After more than three decades of research and teaching in America, Prof. Lee returned home to Taiwan in 1994 to serve as President of the reputed research institution in the country, Academia Sinica, originally founded on the Chinese mainland in 1928. While striving to improve the quality of research, he also promoted scientific and cultural development in the land of his birth. He was heavily involved in educational reform and community empowerment in Taiwan.
He also chaired a nonpartisan group from 2000-02 that gave advice on matters concerning cross-strait relations (between Taiwan and China) to former President Chen Shui-bian, whose electoral victory in 2000 marked the first change in the ruling party since World War II.
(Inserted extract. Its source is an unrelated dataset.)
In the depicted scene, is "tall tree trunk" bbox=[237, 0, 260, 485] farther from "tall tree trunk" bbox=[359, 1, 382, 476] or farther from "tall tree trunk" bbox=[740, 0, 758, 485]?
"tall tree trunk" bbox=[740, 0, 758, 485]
Although he retired from Academia Sinica in 2006, Prof. Lee now 77 is not ready just yet to relinquish his “duty” as a scientist, though his eyes twinkle when he speaks of his smart six-year-old grand-daughter back in America who is already immersed in the intricacies of the Harry Potter series of books.
Prof. Lee will remain a committed spokesperson for science, education and development of society, with the dream of making society a better place.
Asia must find its own answers: Prof Lee
The vital importance of a country investing in science and technology, was reiterated by Nobel Laureate in Chemistry, Prof. Lee, who was in Sri Lanka as President of the International Council for Science (ICSU). A good education and enough money for young people to do scientific research are the way forward for Sri Lanka, he said urging the allocation of adequate funds. Prof. Lee has been successful in persuading the government in Taiwan to give prominence to science and technology and now 2-3% of the GDP is channelled towards this. (Incidentally, Sri Lanka earmarks only less than 0.2% of its GDP.)
Here to take part in a Workshop on FutureEarth to develop a Science Technology & Innovation Agenda for Sri Lanka, Prof. Lee told the Sunday Times that the pathways to global sustainability are global responses to global problems. “Back to nature and back to sunshine,” is the answer.
Live better, for less, rationalizes this scientist, pointing out that from “unlimited” earth we are now in a “limited” earth. Exploding production and consumption and exploding human population have created an exploding human footprint.
Human survival is facing a crisis – biodiversity loss, ecosystem decline and weather extremes. The need of the hour is population control, manufacturing control and consumption control. Asia must find its own answers and not follow the west, cautioned Prof. Lee. Arguing that if an American is asked what his “need” is, he would reply that it is an automobile, Prof. Lee says and African’s response would be food, which is a basic necessity. This is why we need to find our own path.
The inauguration of the two-day Coordinating Workshop on FutureEarth was held on Tuesday (September 17) at the Galadari Hotel with Senior Minister for Scientific Affairs, Prof. Tissa Vitharane attending.
While Prof. Lee delivered the keynote address on ‘Sustainable Transformation of Human Society’, the distinguished speakers included Prof. Heinz Gutscher of the University of Zurich, Switzerland, and Prof. Nordin Hasan, Director of ICSU ROAP from Malaysia. The workshop was organised by the Coordinating Secretariat for Science Technology and Innovation (COSTI) which is headed by Prof. Sirimali Fernando.